WORK TO COMPLETE
Reproduce the text on the song "Adore", starting at the words "In 2009, Essence" and ending after "Prince's best songs.", with "users" renamed to "listeners".

SOURCE
++++++++++
"Adore" is a song by Prince. It is the last track on his 1987 double album Sign o' the Times, following the live track "It's Gonna Be a Beautiful Night" (the crowd noise from which bleeds into the beginning of the song). A long, ornate slow jam featuring Atlanta Bliss and Eric Leeds on horns, it was described by NME reviewer Paolo Hewitt as "a sugar ballad that harks back to the Stylistics but is indelibly Prince's, a lush yet remarkable piece of music, and a fitting climax". It received significant radio play despite never being released as a single, and became an occasional part of Prince's concert repertoire. A 4:39-long edit of the song appears on the 1993 compilation album The Hits/The B-Sides, and the Girl 6 soundtrack album contains the full-length version. Prince's 2002 box set One Nite Alone... Live! includes a solo performance of "Adore" with piano accompaniment.

In 2009, Essence magazine included the song in their list of the "25 Best Slow Jams of All Time".

In 2010, users of AOL Radio voted "Adore" #2 on a ranked list of Prince's best songs.
++++++++++
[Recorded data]
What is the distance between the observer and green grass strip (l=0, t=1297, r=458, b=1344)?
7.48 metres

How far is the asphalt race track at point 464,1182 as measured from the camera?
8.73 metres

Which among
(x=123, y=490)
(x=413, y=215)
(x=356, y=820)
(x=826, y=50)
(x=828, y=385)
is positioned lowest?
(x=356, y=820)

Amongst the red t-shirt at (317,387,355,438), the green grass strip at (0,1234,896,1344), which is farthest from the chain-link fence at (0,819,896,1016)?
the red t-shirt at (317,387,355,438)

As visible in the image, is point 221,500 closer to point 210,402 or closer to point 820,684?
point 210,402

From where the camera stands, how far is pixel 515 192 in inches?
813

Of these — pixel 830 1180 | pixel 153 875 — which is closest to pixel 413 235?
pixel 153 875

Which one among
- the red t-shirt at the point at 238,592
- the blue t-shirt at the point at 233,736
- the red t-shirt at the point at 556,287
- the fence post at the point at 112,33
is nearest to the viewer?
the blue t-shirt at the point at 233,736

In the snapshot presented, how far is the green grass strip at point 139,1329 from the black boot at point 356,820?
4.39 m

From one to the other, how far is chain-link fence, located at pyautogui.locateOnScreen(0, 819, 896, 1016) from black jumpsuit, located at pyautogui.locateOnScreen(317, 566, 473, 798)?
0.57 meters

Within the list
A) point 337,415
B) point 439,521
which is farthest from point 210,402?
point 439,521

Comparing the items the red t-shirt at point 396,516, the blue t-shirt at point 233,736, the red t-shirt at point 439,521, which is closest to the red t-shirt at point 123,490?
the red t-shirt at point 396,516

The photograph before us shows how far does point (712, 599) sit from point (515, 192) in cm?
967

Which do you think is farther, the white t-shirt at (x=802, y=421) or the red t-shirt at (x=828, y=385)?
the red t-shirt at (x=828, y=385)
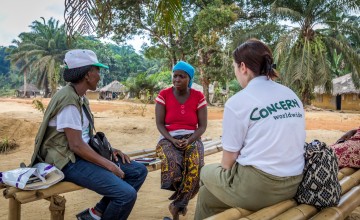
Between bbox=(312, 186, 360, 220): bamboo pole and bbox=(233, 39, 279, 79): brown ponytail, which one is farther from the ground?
bbox=(233, 39, 279, 79): brown ponytail

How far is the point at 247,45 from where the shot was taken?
196 cm

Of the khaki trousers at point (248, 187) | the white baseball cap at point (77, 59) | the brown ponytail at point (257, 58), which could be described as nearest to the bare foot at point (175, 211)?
the khaki trousers at point (248, 187)

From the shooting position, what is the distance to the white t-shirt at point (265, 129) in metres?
1.78

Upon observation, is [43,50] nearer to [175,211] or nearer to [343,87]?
[343,87]

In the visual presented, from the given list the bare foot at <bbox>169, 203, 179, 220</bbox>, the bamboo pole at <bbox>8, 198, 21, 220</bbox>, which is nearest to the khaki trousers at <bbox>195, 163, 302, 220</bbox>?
the bare foot at <bbox>169, 203, 179, 220</bbox>

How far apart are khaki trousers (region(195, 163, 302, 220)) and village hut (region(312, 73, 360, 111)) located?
24.0 metres

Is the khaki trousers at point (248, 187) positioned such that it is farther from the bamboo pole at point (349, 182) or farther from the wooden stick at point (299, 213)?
the bamboo pole at point (349, 182)

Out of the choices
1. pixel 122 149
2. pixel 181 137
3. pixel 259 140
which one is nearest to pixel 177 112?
pixel 181 137

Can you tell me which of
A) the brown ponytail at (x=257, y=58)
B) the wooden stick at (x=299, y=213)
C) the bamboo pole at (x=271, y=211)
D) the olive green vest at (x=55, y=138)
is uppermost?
the brown ponytail at (x=257, y=58)

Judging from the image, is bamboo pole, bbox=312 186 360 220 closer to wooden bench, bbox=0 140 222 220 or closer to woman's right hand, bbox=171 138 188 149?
woman's right hand, bbox=171 138 188 149

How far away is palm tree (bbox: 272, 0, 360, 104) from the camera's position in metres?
17.4

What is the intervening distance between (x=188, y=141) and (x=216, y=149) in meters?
1.29

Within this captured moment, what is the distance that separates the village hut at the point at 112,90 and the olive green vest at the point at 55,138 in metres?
39.4

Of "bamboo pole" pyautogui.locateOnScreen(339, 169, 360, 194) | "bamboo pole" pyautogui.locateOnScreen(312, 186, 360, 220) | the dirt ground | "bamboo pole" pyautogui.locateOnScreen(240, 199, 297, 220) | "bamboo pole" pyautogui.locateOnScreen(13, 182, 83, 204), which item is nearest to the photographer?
"bamboo pole" pyautogui.locateOnScreen(240, 199, 297, 220)
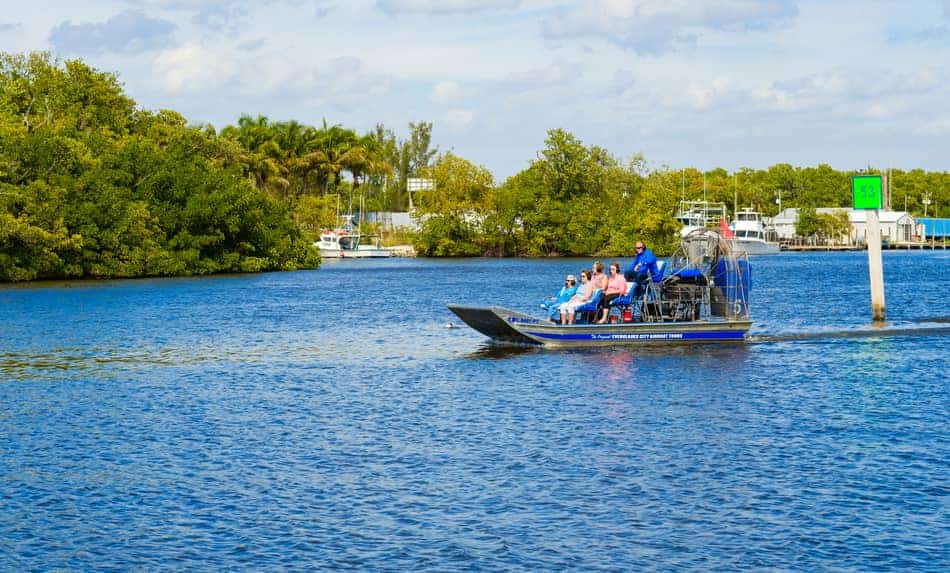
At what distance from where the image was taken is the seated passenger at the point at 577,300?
37.0 metres

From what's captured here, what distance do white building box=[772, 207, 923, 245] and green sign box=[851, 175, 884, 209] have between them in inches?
5885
++++++++++
FULL ANSWER
In 2009, Essence magazine included the song in their list of the "25 Best Slow Jams of All Time".

In 2010, listeners of AOL Radio voted "Adore" #2 on a ranked list of Prince's best songs.